When I was twenty, I went on this date with a person and made the genuine but earnest mistake of telling him I wanted to write a book. “Every girl wants to write”, he scoffed. I laughed it off. Of course I did. I didn’t have the nous to scream. “I DON’T WANT TO WRITE, I NEED TO WRITE!!!,” and get up and go home. (Don’t get me started on the Things I Should Have Said list.)

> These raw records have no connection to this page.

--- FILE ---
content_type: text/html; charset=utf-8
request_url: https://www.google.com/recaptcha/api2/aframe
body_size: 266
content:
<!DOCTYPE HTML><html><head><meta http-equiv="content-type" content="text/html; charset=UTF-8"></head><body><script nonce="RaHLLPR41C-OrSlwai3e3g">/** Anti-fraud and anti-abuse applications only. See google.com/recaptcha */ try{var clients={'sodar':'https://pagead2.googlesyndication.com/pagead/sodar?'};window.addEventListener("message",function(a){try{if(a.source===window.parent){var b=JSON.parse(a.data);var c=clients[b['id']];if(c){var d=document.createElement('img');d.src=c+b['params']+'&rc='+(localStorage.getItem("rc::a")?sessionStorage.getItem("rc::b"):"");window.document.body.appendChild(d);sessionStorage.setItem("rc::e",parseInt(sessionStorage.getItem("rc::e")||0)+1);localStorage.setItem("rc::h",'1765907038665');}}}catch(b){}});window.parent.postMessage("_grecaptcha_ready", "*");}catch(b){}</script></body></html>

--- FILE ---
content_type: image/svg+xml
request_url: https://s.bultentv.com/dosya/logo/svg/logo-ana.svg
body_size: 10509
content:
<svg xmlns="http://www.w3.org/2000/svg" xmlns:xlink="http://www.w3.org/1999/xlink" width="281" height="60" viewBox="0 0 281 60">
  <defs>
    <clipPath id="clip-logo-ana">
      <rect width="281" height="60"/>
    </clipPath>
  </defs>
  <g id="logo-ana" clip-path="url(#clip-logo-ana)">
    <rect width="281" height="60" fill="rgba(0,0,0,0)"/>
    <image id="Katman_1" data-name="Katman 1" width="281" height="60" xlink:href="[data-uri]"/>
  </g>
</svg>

I don’t want to write, I need to write. I find writing, language, the floral and the succinct,
incredibly romantic,
quite decadent, heavenly, sexy
a massive relief.
But all this is not why I write. I meet the pen - or let's be honest - keyboard, to find out what I think, what flowers or wars have been working through my body. I would be doing strange(r) things if I did not. I would be angrier. I might scream.1 I might miss the odd, wonderful petals and buds taking shape. I might miss the large and small changes in the heart.
I write to give the chaos,
the beauty,
the delight,
the bunching up of emotion,
the loss,
the unmet, summer rage,
somewhere to go. My fingers are the exit route. The page, digital or otherwise, is the picture of results. The wildest part is that it works! Something happens when you write down exactly what you are thinking. Not the curated, polite, appropriate thing, but the raw, unfiltered, unsayable. The first thing is that it surprises you. The second is that something shifts. It is not about working anything out or writing your way to the answer. It’s about being entirely present. Quieting the unending loop. Listening to the stillness of your body, and letting it tell on you. It is about finding and naming the existing internal weather.

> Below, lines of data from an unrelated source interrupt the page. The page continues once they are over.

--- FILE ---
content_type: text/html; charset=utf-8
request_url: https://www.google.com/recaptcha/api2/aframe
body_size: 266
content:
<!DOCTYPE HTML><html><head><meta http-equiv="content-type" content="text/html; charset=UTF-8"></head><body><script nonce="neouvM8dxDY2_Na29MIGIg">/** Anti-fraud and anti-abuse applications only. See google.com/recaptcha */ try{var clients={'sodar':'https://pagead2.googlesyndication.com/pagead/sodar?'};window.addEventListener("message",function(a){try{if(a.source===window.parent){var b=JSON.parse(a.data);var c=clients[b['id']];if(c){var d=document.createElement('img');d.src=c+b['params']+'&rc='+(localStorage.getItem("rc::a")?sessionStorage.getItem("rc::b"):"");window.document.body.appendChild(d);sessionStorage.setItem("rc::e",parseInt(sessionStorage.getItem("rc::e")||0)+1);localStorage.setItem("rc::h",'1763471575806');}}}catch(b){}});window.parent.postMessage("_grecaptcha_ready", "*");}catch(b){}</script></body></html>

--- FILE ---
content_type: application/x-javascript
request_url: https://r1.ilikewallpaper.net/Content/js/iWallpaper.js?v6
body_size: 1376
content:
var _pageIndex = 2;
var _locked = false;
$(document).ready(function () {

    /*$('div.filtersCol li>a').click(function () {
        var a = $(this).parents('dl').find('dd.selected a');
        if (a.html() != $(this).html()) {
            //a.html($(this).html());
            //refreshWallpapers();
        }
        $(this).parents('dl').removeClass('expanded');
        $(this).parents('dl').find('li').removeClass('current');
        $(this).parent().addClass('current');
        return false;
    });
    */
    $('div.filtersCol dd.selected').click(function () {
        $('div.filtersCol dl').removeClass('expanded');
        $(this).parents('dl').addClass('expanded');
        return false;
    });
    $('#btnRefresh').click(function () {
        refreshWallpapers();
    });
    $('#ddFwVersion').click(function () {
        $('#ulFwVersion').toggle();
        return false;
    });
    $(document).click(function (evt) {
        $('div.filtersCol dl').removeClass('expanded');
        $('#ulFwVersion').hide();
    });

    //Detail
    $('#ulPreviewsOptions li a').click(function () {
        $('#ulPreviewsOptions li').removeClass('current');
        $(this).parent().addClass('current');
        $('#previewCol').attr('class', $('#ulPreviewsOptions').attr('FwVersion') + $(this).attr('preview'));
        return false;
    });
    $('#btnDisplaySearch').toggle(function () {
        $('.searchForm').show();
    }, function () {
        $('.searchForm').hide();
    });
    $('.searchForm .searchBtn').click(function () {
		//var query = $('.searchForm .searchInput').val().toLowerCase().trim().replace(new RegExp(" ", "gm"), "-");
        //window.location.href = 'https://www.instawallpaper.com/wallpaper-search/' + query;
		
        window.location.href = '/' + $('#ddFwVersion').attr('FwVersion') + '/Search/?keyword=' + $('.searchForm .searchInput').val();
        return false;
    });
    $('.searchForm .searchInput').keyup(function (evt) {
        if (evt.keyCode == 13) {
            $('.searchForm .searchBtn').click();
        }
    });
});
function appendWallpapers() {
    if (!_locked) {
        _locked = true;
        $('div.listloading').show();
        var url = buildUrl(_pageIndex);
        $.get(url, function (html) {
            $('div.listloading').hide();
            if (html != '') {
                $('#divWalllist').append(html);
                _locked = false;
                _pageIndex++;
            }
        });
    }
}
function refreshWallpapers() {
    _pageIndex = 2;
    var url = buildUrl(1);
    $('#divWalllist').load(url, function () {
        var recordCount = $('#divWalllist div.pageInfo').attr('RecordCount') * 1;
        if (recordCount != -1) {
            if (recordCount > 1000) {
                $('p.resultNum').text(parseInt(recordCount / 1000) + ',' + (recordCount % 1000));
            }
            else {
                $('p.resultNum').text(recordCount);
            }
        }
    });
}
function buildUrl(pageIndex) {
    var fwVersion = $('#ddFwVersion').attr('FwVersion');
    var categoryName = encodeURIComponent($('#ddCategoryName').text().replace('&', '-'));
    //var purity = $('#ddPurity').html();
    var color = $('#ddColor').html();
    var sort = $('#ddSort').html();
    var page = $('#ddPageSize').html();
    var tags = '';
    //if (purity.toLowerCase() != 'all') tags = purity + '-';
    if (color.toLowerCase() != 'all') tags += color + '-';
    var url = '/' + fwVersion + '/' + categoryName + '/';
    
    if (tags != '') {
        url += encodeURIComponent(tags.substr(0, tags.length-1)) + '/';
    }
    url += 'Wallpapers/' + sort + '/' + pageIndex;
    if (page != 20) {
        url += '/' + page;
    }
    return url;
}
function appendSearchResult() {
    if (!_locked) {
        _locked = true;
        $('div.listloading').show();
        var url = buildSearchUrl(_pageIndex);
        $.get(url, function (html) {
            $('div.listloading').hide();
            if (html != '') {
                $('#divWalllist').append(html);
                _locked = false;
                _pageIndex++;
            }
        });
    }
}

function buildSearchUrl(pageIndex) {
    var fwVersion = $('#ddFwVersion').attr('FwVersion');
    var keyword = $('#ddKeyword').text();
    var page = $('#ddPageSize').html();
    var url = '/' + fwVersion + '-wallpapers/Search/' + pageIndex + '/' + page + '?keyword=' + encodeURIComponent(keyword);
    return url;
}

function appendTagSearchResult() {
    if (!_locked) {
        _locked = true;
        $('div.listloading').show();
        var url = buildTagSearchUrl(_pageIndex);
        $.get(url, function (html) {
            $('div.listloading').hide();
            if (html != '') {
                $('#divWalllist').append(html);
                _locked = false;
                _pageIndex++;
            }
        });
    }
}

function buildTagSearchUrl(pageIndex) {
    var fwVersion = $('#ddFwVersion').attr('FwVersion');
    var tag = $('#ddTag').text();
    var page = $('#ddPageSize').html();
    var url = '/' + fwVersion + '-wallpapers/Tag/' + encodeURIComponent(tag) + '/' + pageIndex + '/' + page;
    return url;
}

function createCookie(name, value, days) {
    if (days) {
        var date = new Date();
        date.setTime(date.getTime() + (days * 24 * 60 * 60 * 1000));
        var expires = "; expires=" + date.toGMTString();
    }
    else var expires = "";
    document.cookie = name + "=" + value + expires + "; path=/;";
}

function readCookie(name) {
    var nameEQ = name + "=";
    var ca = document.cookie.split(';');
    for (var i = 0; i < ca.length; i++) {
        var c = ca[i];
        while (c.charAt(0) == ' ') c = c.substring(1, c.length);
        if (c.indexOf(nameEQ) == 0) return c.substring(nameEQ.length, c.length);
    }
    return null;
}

I’ve been developing a form of poetic repatterning™, not as a wordy or complicated concept, but as a daily act, a way of returning to the self through rhythm, metaphor and reflection. I’ve been talking so much about recalibration.
the utter - a place not to over-intellectualise pain, discomfort, or the unnamable, but to meet it in language. Let me tell you what else I do when I Just Can’t.
I sharpen my art of noticing, in the literal or abstract. I think of one line detailing how I feel (usually a metaphor), which may or may not make sense to me. I let it be strange, raw, and honest.